Mild Traumatic Brain Injury (mTBI)

By Michael J. Doria, Ph.D.
Neuropsychologist / MACE Program Manager


Mild Traumatic Brain Injury (mTBI) has been labeled the “signature injury” of the wars in Iraq and Afghanistan and has thrust the identification and treatment of mTBIs to the vanguard of concerns for the military healthcare community.  However, the epidemiology of combat-related mTBI remains poorly understood despite the potential deleterious effects for service member and service alike.

Brain injury, interchangeable with the term concussion, is typically used in reference to moderate or severe TBI. In the operational theatres of Iraq and Afghanistan, most cases of mTBI (up to 80%) are due to patient exposure to the concussive shock wave of an IED blast.  Motor vehicle accidents causing contra-coup head injuries are also common within the combat zones of both wars. Additionally, advancements in medical technique and technology have allowed for greater survival rates from major injuries than in times past, with the unintended effect of leaving more survivors suffering the lingering effects of concussive brain injury.

Historically, military medicine has relied heavily on the sports medicine world for research and information regarding mTBIs and their treatment. However, the amount of occurred injuries in the two ongoing theatres has allowed for both the academic and medical communities to more consistently and succinctly devise and define the differences between acute, moderate, and mild TBI. In terms of treatment, the military community has come to more formally recognize that immediate patient rest and restriction of duty for the 24-hour period following incidence of mTBI can be beneficial in promoting the resolution of symptoms which may subsequently emerge.

Successful management of post-concussive symptoms is crucial to maintaining military personnel in their functional deployed status. Current DOD guidelines require that all military personnel not in a vehicle and within 50 meters of an IED blast point require a concussion evaluation and the mandated follow-up management as necessary. If any Service member in a vehicle that was in any degree exposed to a blast or roll over exhibits mTBI symptoms then ALL Service members in that vehicle will be required to have an evaluation. Service members experiencing three concussions in one deployment are now removed from active combat duty. A Significant Action (SIGACT) is generated for each concussive event documented by field and/or medical personnel. This requires command personnel to respond to the event within 24 hours.

A focus on promoting positive expectations for recovery is also supported at this time. Research suggests that 90% of all individuals suffering a concussion resulting from a mTBI see full resolution of symptoms within one week. Communicating this fact to an affected service member can greatly aid in their recovery. Promoting accurate symptom reporting and active management of persistent symptoms can lead to a quick and complete return to duty for affected personnel.
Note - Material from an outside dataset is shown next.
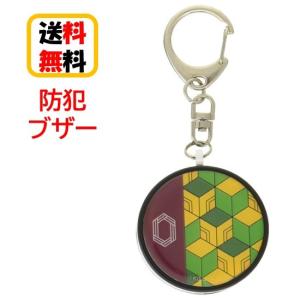 鬼滅の刃 防犯ブザー KMY-21D 冨岡 義勇 とみおか ぎゆう 防犯アラーム お知らせブザー 防犯グッズ 防犯 登下校 通学 登校 下校 夜道 護身 かわいい
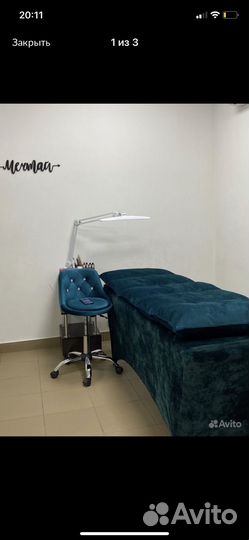 Оборудование для наращивания ресниц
Advances in military medicine have also resulted in a more clear understanding of why symptoms of a concussion may persist beyond a month or two. It is commonly accepted that post-concussive symptoms persist when there is co-occurring Post-traumatic Stress Disorder (PTSD) or other mood disturbance or AXIS I/II psychopathology. The presence of PTSD is highly correlated with the DSM IV diagnostic criteria for post-concussive disorder. Resulting post traumatic headaches and migraines, sleep disturbance and cognitive fatigue can frequently become genuinely debilitating if not treated.
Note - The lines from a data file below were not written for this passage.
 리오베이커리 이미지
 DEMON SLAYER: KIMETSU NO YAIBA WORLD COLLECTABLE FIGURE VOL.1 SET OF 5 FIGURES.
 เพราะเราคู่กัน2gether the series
The Military Acute Concussion Evaluation (MACE) is a screening and documentation measure which is used to gauge the severity of symptoms and cognitive deficits after a diagnosis of a concussion has been made. Taking less than 15 minutes to administer, it involves collecting a history of the injury event and the symptoms experienced at that time, followed by a brief neurological screening, and a similarly short cognitive test.  The score is presented with a listing of symptoms endorsed and a red or green light regarding the neurological screen. All cases of a concussion result in mandatory restricted duty for 24 hours followed by immediate reevaluation via the MACE.  Similarly, the MACE is most effective if given within 24 hours of the injury event to fully gauge the level of possible brain injury.